Abstract
Pleural disease in pregnancy most often results in pleural effusions or pneumothorax. Pregnancy-related medical conditions or disease exacerbated by pregnancy will be discussed in this chapter. Pleural effusions are varied in etiology requiring discussion of specific forms of effusions.
Pleural Disease in Pregnancy
Pleural disease in pregnancy most often results in pleural effusions or pneumothorax. Pregnancy-related medical conditions or disease exacerbated by pregnancy will be discussed in this chapter. Pleural effusions are varied in etiology requiring discussion of specific forms of effusions.
Pleural Effusion
The pleural space exists between the visceral and parietal pleura. It is between 10 and 20 μm wide and encompasses the entire lung. Pleural fluid is normally low in protein. It forms from systemic vessels of both pleura and is reabsorbed at about the same rate by lymphatics of the parietal pleura.1,2 It functions as a lubricant, protecting the lungs against friction from the ribs and chest wall.

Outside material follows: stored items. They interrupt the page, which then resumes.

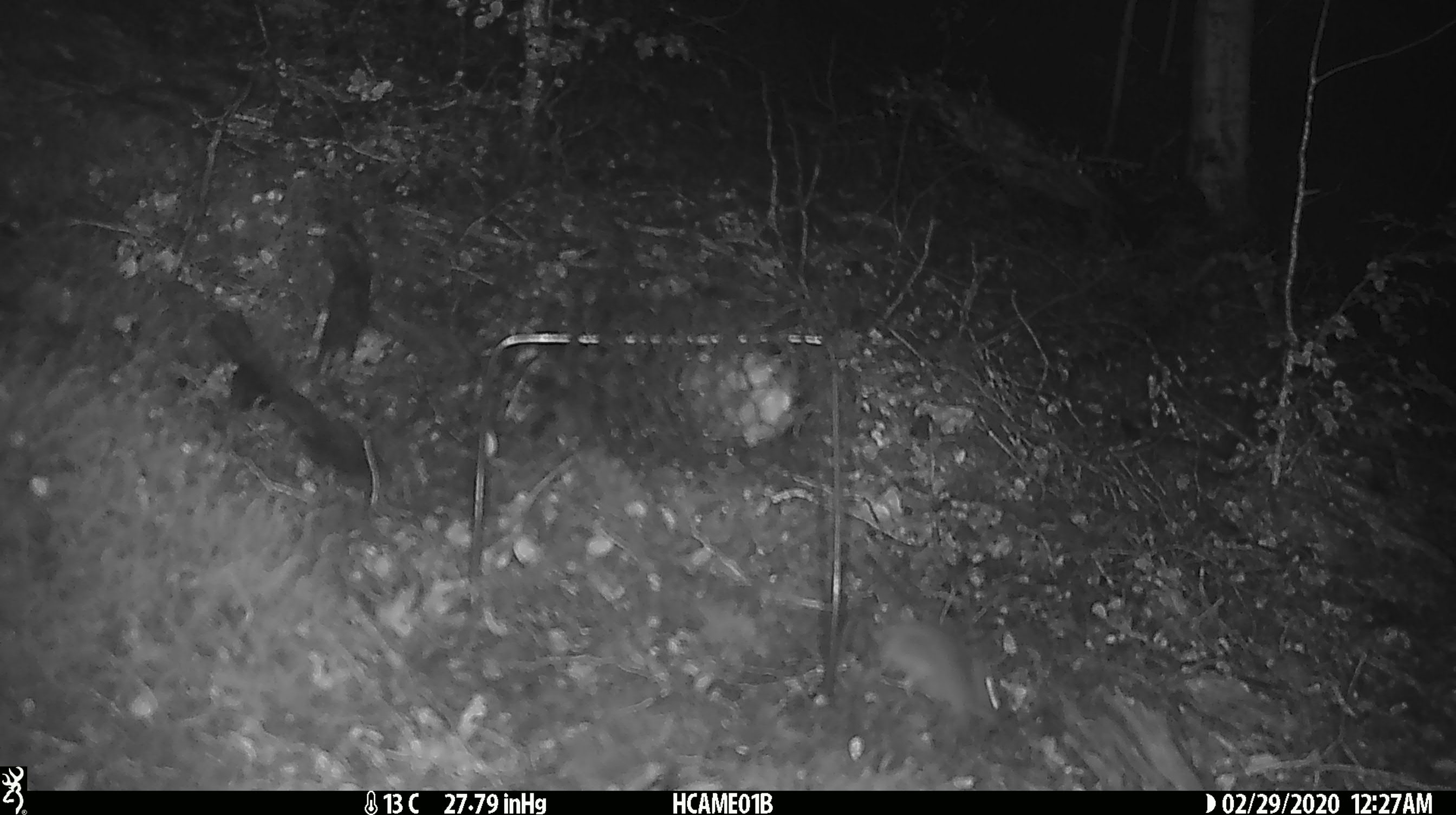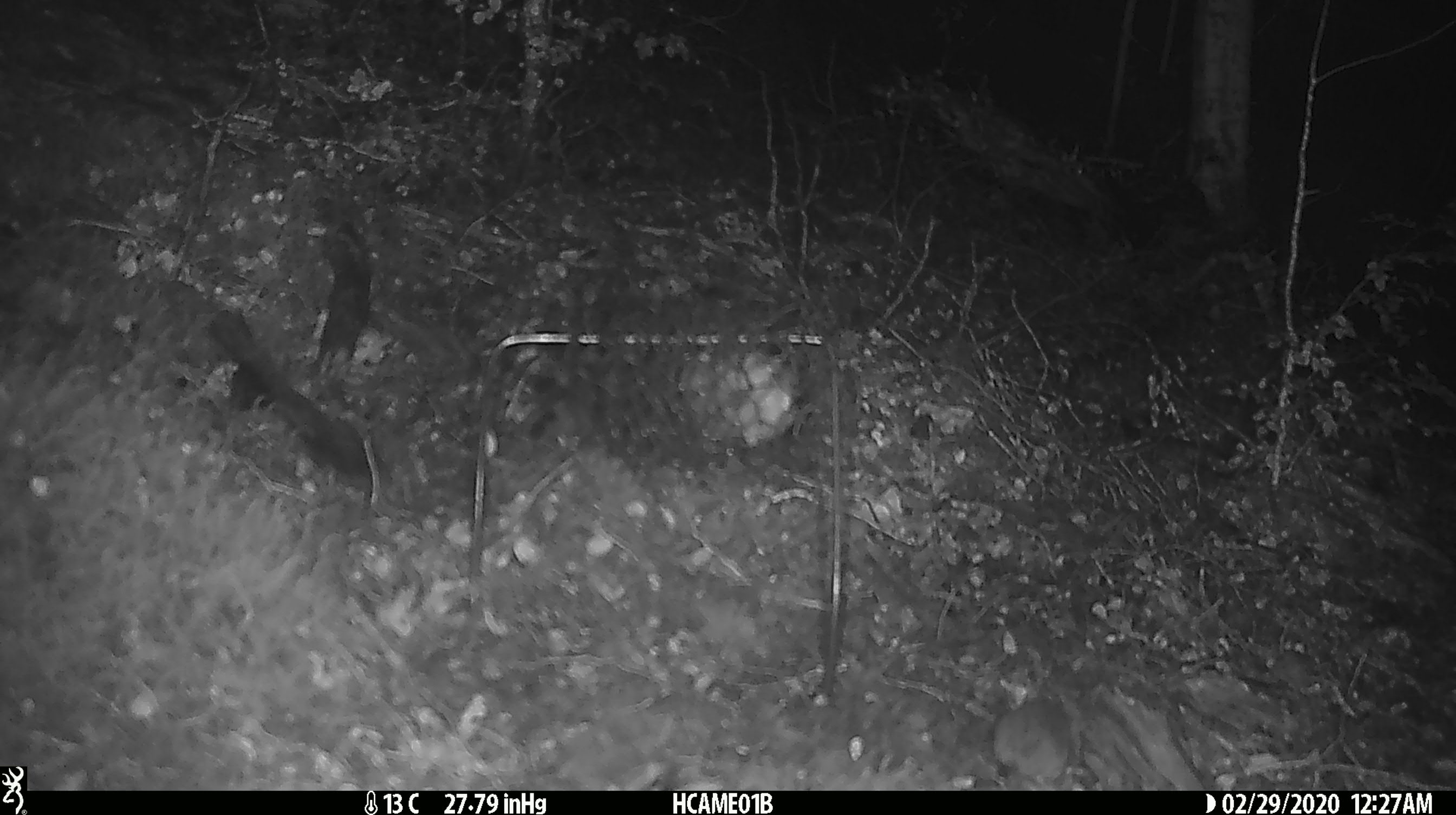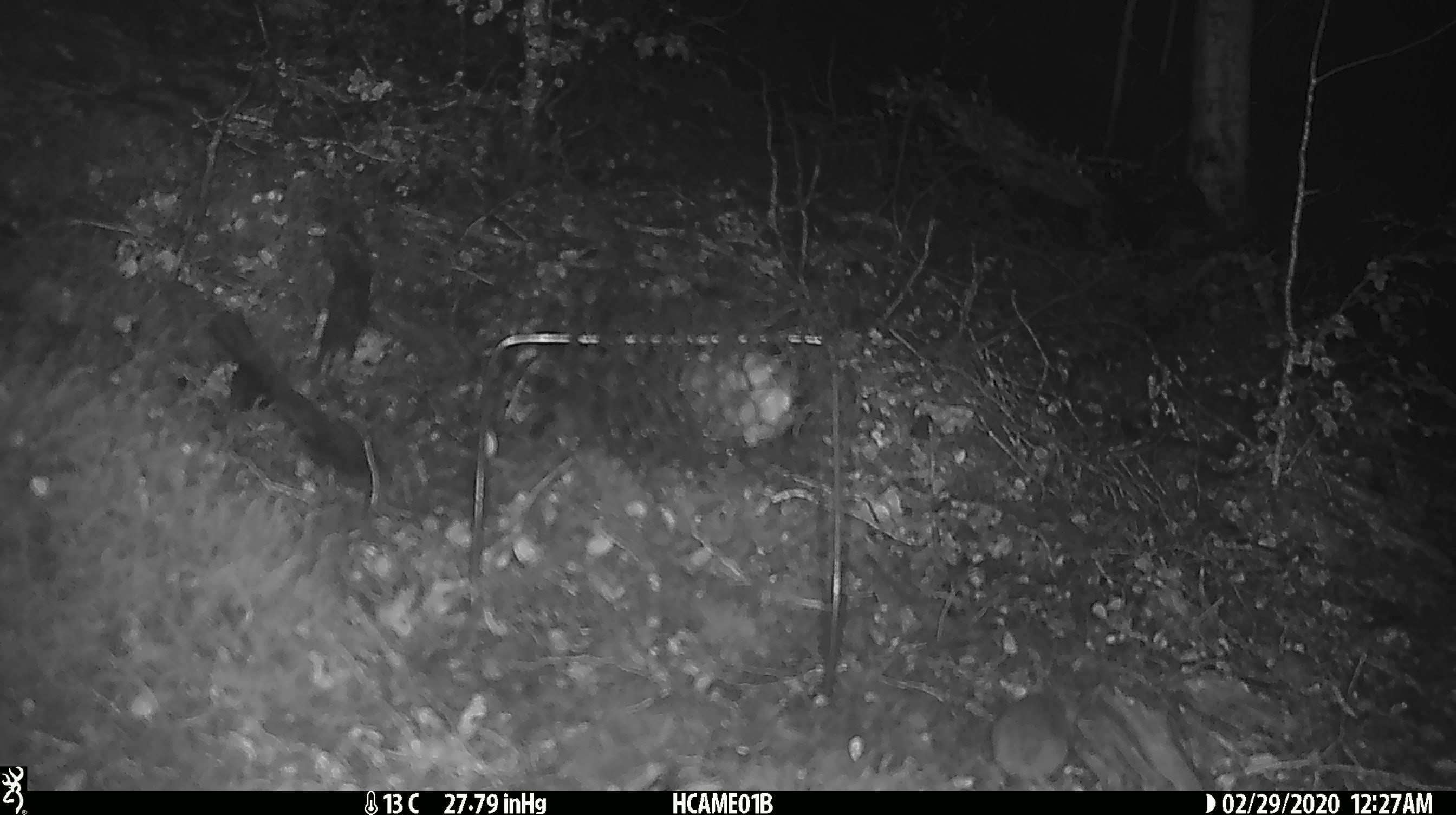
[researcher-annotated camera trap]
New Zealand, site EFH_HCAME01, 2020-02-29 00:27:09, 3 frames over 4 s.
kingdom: Animalia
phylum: Chordata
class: Mammalia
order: Rodentia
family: Muridae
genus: Mus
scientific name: Mus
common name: mouse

Imbalance of fluid production and removal result in pleural effusion and may occur with increased microvascular pressure from systemic hypertension, a decrease in pleural pressure, as occurs in atelectasis, or a decrease in serum osmotic pressure with hypoproteinaemia. The normal physiology of pregnancy is characterized by increased circulating plasma volume and decreased oncotic pressure. These changes may favour the formation of pleural effusions through hydrostatic and oncotic mechanisms.

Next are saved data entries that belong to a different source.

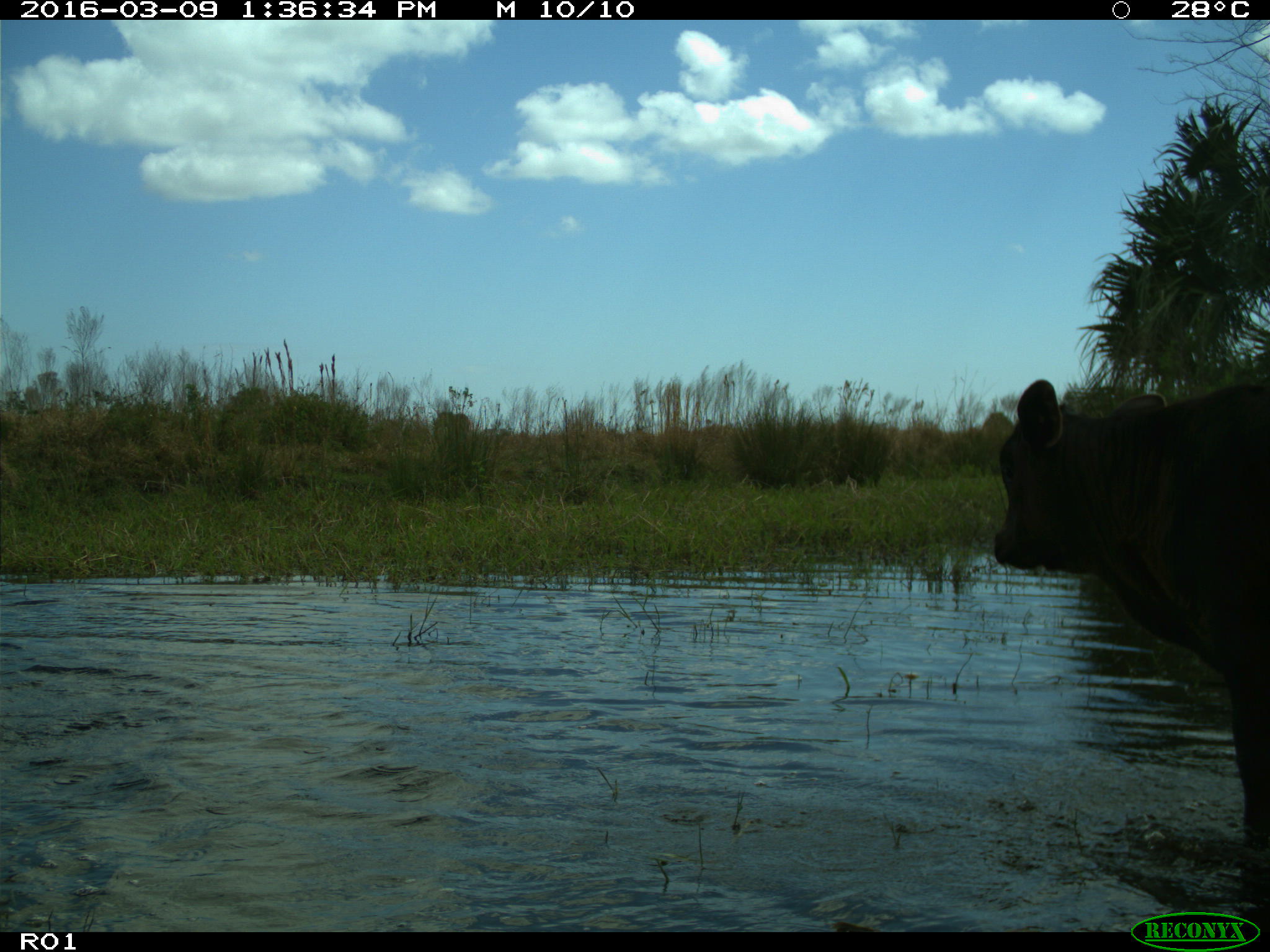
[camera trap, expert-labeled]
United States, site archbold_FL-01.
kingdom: Animalia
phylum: Chordata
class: Mammalia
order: Artiodactyla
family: Bovidae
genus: Bos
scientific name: Bos taurus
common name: domestic cow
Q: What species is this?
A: Bos taurus (domestic cow).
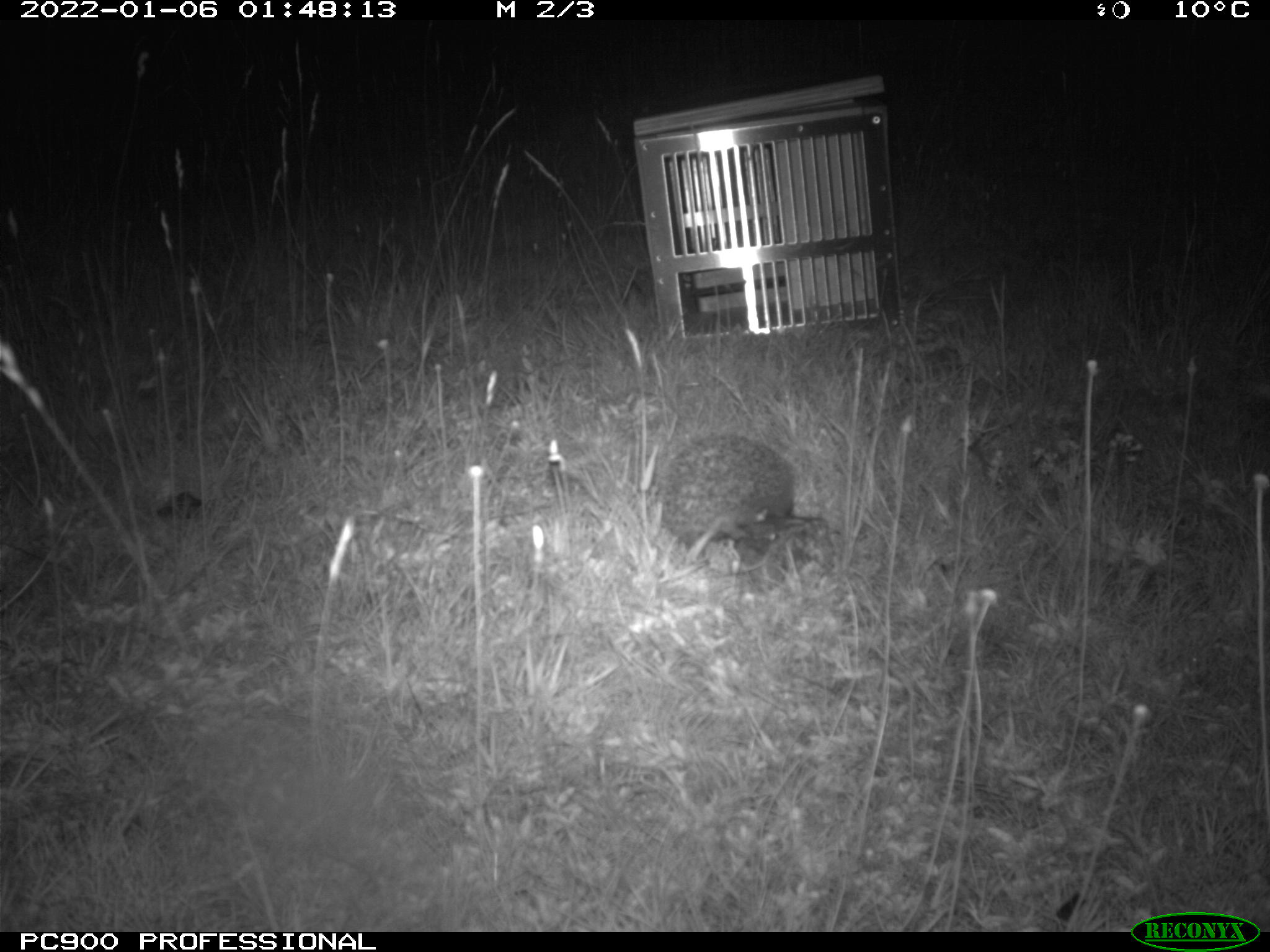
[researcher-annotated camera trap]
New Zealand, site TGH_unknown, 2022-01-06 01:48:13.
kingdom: Animalia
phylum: Chordata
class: Mammalia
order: Eulipotyphla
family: Erinaceidae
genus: Erinaceus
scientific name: Erinaceus europaeus europaeus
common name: european hedgehog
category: hedgehog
Hedgehog (european hedgehog) (Erinaceus europaeus europaeus).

Transudative effusions have low pleural fluid to serum protein and lactate dehydrogenase (LDH) ratios of less than 0.5 and 0.6, respectively. Exudative effusions have ratios exceeding those of transudates or LDH greater than 200 U/l, as described by Light’s criteria.3 Transudates occur with increased hydrostatic pressure, such as in congestive heart failure, or decreased oncotic pressure, as with hepatic cirrhosis or hypoalbuminaemia. The causes of exudates are more varied, including infection, inflammation, rheumatologic conditions and malignancy. Chylous effusions, rich in chylomicrons, are a result of disruption of the thoracic duct, either by trauma or tumour invasion. Haemorrhagic effusions are characterized by a pleural fluid to serum haematocrit ratio of 0.5 or more. They are usually caused by trauma, tumours, vascular anomalies or coagulation disorders.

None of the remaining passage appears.